What you should do
Below are some records. Copy every line in them that holds "vinylstorage".

Available records

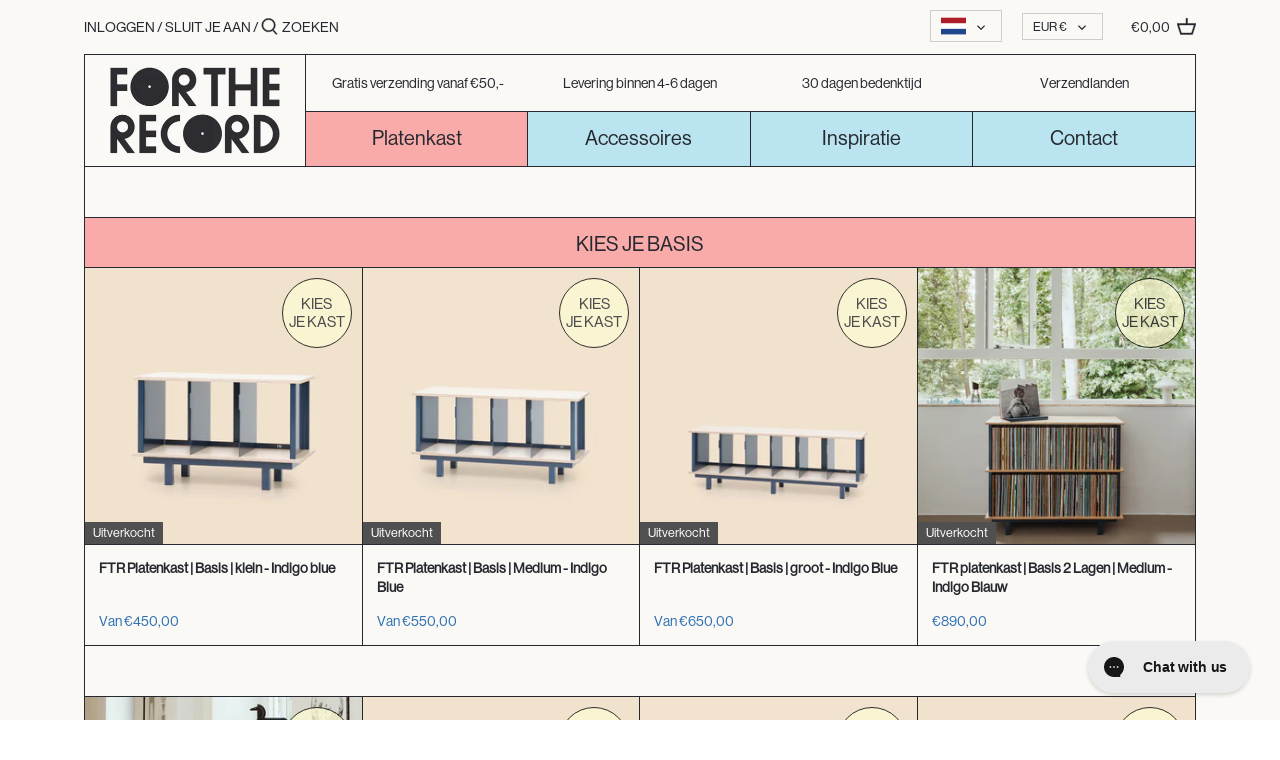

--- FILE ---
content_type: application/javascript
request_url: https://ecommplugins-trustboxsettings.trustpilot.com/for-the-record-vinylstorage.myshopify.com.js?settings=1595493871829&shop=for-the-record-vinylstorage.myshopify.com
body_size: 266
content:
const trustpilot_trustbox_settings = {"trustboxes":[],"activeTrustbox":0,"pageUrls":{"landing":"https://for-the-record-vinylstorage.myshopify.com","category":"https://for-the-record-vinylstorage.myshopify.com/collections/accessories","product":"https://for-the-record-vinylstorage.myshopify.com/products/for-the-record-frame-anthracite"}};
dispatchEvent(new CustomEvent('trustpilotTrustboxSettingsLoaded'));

Result of the exercise
request_url: https://ecommplugins-trustboxsettings.trustpilot.com/for-the-record-vinylstorage.myshopify.com.js?settings=1595493871829&shop=for-the-record-vinylstorage.myshopify.com
const trustpilot_trustbox_settings = {"trustboxes":[],"activeTrustbox":0,"pageUrls":{"landing":"https://for-the-record-vinylstorage.myshopify.com","category":"https://for-the-record-vinylstorage.myshopify.com/collections/accessories","product":"https://for-the-record-vinylstorage.myshopify.com/products/for-the-record-frame-anthracite"}};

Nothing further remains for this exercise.